WHAT YOU NEED TO DO:
Would you please return the lines of the material that contain the word "burst"?

____________

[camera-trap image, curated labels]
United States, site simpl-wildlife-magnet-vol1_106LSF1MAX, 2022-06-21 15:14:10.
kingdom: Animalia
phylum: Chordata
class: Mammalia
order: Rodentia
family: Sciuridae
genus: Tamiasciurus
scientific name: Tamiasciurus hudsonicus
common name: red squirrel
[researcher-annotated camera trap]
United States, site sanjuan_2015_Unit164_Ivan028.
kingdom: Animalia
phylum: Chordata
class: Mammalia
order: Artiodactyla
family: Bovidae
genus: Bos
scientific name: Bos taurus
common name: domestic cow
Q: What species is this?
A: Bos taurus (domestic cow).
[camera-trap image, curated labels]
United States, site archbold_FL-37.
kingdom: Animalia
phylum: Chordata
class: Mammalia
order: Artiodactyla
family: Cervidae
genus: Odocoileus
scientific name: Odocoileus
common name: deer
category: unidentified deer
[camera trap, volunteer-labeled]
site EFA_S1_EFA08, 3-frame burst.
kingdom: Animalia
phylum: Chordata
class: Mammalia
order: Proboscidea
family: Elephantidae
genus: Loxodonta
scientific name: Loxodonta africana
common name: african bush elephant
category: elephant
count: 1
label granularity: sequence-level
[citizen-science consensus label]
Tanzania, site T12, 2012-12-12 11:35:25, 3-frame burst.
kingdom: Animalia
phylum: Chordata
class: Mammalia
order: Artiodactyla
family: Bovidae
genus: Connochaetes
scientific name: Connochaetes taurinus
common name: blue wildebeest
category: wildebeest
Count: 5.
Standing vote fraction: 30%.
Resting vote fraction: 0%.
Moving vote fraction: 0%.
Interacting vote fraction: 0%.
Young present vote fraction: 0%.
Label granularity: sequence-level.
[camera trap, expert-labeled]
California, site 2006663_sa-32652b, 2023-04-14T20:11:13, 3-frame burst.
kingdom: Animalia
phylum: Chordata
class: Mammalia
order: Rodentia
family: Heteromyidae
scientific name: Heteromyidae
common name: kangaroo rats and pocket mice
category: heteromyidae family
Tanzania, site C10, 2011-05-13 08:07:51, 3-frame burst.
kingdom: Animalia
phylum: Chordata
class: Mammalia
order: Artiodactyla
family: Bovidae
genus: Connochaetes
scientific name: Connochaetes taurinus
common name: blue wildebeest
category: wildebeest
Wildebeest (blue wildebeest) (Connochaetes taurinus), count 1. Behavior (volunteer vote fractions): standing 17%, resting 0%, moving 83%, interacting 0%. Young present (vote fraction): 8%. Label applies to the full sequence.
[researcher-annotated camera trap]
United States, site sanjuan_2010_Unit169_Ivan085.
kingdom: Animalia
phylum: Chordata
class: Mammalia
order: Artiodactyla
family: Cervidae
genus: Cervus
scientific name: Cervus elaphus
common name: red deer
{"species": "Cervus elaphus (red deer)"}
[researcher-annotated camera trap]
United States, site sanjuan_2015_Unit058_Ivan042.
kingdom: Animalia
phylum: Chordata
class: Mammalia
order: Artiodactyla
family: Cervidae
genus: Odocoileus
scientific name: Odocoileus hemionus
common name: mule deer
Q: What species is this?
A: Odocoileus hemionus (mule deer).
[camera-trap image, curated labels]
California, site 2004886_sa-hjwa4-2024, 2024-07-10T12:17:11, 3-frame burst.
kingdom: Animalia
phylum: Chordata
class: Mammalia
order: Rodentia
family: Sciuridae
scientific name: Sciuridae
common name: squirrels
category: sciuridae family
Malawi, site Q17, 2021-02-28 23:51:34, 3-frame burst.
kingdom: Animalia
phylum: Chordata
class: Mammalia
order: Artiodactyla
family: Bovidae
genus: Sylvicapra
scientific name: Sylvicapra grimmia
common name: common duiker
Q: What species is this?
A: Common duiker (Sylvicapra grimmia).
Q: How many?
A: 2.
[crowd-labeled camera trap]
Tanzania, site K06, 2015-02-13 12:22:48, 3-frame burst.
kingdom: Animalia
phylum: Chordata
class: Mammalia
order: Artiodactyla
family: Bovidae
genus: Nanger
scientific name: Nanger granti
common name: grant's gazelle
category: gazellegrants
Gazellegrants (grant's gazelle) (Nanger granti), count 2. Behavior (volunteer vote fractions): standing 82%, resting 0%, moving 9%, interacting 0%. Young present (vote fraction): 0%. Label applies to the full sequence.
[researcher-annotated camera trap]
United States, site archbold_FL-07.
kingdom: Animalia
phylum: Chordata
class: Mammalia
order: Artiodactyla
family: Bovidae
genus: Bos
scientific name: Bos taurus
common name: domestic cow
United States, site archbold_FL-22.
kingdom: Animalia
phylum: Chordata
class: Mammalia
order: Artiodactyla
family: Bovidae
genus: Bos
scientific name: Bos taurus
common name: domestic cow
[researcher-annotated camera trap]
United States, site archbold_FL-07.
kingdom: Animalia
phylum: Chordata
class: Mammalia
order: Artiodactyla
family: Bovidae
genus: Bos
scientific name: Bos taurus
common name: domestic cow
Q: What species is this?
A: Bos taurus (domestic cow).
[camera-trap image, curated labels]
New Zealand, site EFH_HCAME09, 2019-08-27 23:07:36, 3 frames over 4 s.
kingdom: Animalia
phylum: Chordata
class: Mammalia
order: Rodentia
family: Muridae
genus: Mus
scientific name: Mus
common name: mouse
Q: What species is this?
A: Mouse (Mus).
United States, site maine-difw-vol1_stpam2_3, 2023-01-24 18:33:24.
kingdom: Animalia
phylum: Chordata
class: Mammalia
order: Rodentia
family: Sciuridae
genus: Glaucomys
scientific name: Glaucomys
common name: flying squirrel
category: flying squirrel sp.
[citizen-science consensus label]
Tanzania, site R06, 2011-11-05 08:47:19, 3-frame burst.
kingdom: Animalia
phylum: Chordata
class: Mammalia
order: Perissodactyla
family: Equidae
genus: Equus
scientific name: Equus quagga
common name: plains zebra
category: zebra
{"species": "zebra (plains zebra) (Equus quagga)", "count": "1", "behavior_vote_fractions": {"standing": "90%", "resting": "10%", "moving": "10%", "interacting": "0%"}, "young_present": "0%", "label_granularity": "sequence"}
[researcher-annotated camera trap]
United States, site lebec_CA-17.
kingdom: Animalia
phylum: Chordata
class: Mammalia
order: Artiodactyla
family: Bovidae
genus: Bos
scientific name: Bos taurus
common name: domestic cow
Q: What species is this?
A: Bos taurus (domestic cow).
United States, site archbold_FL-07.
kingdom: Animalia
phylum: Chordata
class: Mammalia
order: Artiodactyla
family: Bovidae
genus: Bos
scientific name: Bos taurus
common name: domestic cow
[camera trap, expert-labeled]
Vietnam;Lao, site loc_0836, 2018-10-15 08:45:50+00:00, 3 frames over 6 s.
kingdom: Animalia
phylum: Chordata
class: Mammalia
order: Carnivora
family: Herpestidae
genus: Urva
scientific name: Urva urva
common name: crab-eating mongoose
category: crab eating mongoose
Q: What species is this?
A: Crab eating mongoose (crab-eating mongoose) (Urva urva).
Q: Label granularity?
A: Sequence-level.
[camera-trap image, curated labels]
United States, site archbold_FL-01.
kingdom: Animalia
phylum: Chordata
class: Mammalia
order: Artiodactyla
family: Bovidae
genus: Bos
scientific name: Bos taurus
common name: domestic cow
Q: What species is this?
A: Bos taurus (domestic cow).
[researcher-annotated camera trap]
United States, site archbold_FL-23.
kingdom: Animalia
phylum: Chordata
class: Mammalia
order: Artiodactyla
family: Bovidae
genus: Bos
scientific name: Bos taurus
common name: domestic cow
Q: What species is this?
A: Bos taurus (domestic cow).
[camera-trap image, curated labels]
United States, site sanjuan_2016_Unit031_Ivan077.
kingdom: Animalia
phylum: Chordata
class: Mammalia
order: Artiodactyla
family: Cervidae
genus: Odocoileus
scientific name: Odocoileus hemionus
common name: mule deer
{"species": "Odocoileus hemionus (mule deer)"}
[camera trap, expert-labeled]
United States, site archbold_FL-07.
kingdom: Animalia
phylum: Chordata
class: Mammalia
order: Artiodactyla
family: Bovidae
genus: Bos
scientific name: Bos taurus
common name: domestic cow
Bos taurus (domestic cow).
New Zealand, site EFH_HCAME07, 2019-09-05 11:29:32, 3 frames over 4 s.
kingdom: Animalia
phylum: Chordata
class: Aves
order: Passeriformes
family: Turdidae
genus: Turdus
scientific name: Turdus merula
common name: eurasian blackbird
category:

____________

ANSWER FOR THIS EXERCISE:
site EFA_S1_EFA08, 3-frame burst.
Tanzania, site T12, 2012-12-12 11:35:25, 3-frame burst.
California, site 2006663_sa-32652b, 2023-04-14T20:11:13, 3-frame burst.
Tanzania, site C10, 2011-05-13 08:07:51, 3-frame burst.
California, site 2004886_sa-hjwa4-2024, 2024-07-10T12:17:11, 3-frame burst.
Malawi, site Q17, 2021-02-28 23:51:34, 3-frame burst.
Tanzania, site K06, 2015-02-13 12:22:48, 3-frame burst.
Tanzania, site R06, 2011-11-05 08:47:19, 3-frame burst.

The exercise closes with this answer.